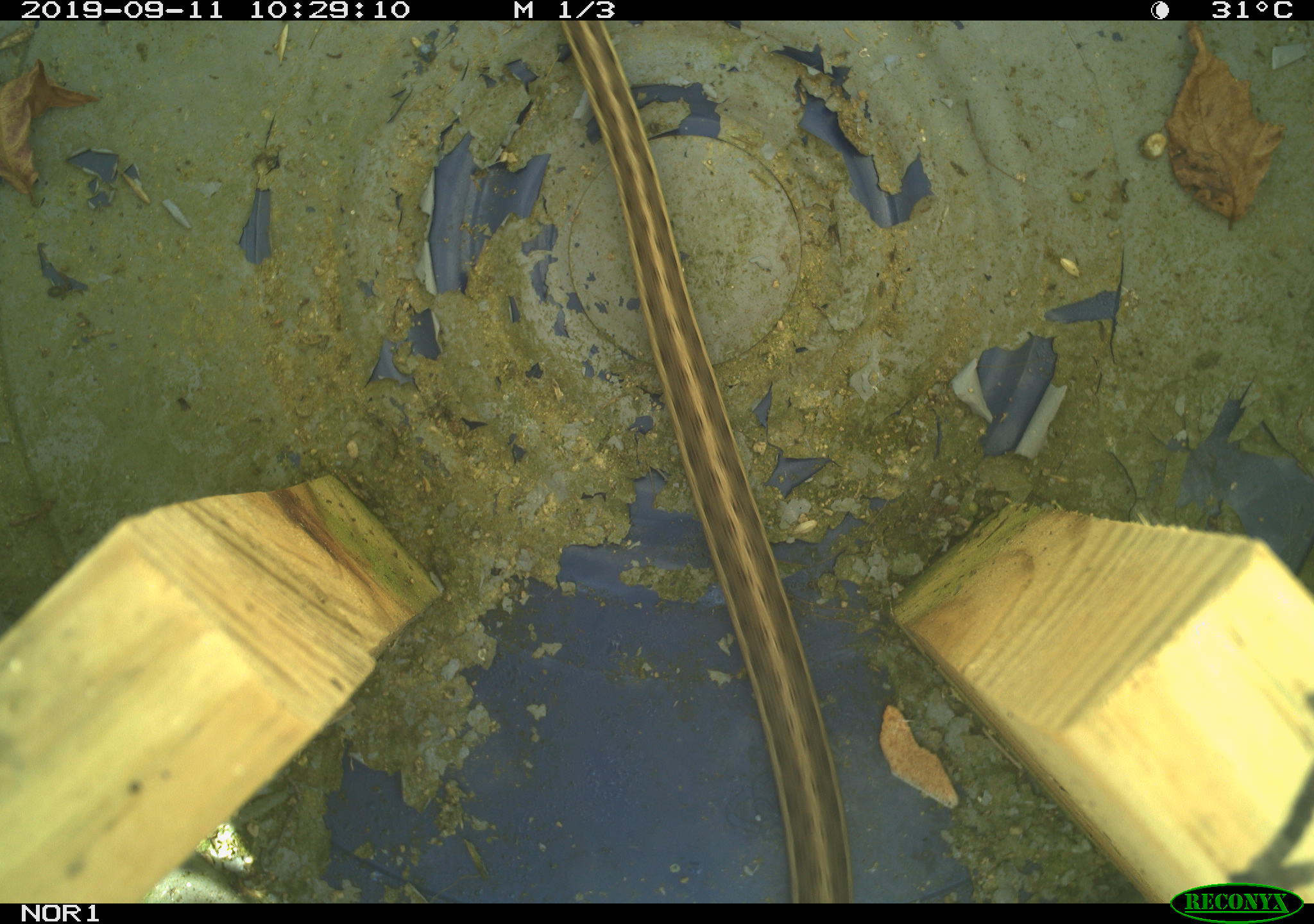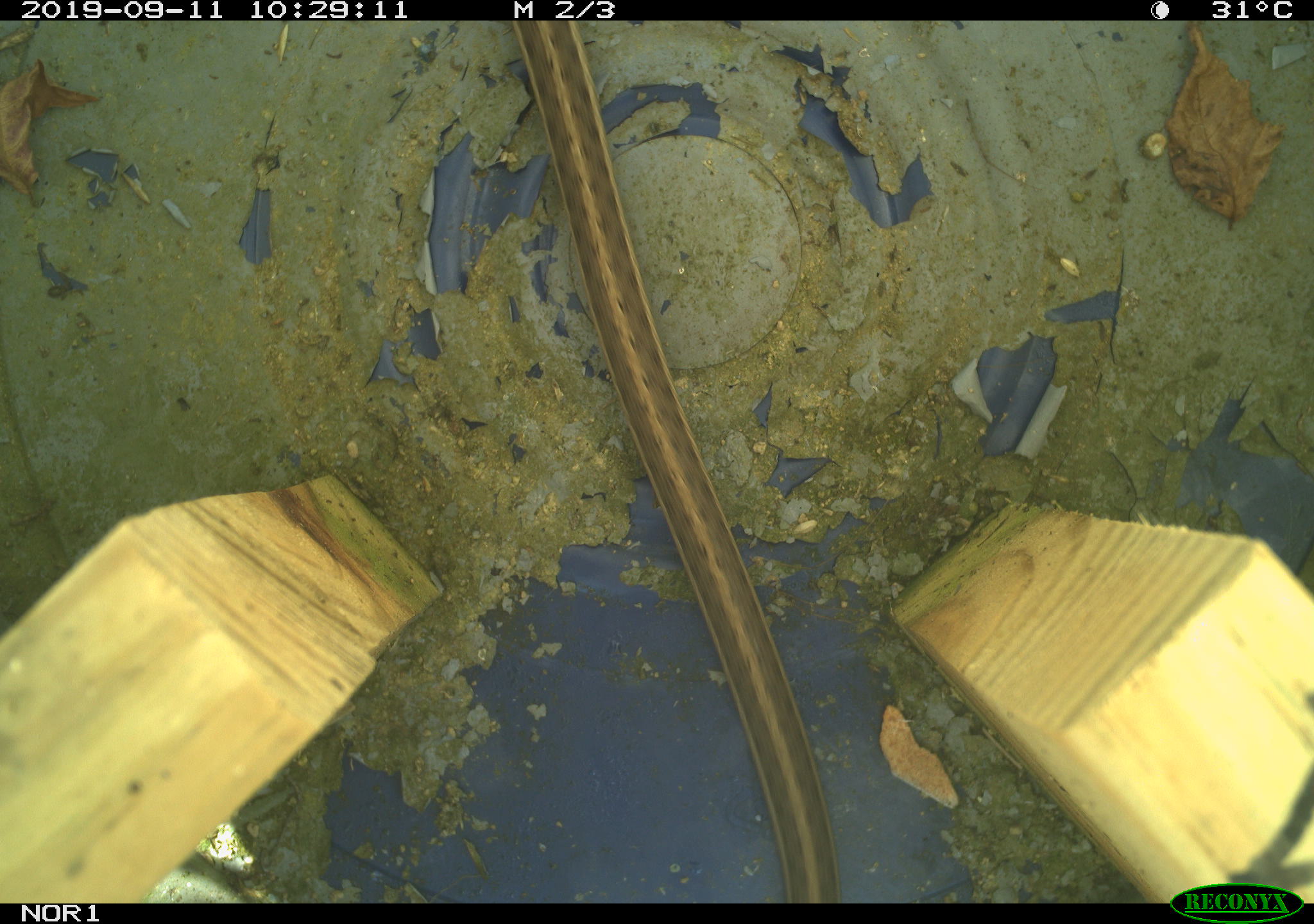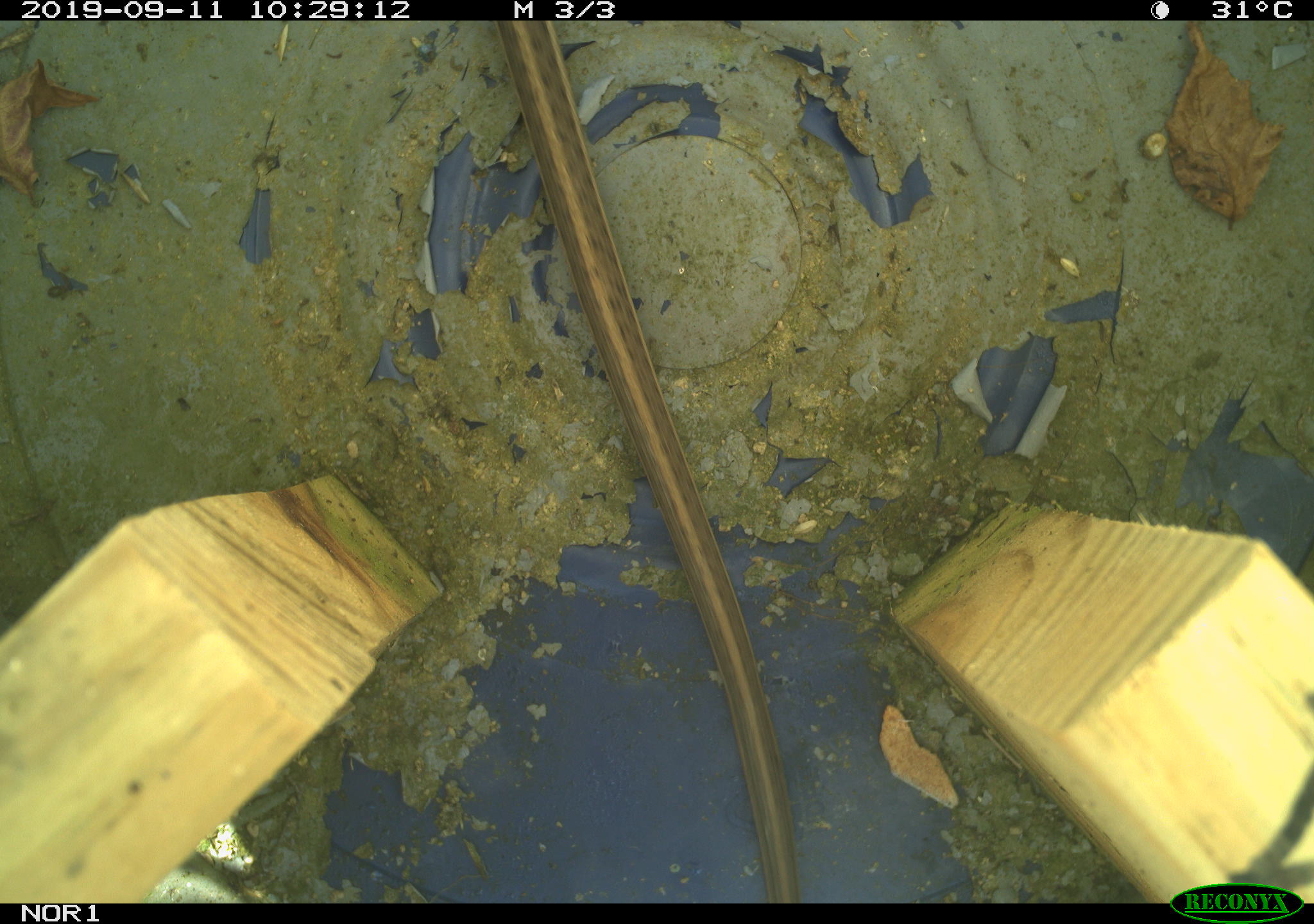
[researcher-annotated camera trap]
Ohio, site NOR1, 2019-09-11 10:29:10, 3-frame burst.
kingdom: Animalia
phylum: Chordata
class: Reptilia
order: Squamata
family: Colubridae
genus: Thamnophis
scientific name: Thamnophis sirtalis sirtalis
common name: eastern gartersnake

■ Exercise brief: Please repeat every record exactly, leaving the pictures out.

■ Answer to this exercise:
[researcher-annotated camera trap]
Ohio, site NOR1, 2019-09-11 10:29:10, 3-frame burst.
kingdom: Animalia
phylum: Chordata
class: Reptilia
order: Squamata
family: Colubridae
genus: Thamnophis
scientific name: Thamnophis sirtalis sirtalis
common name: eastern gartersnake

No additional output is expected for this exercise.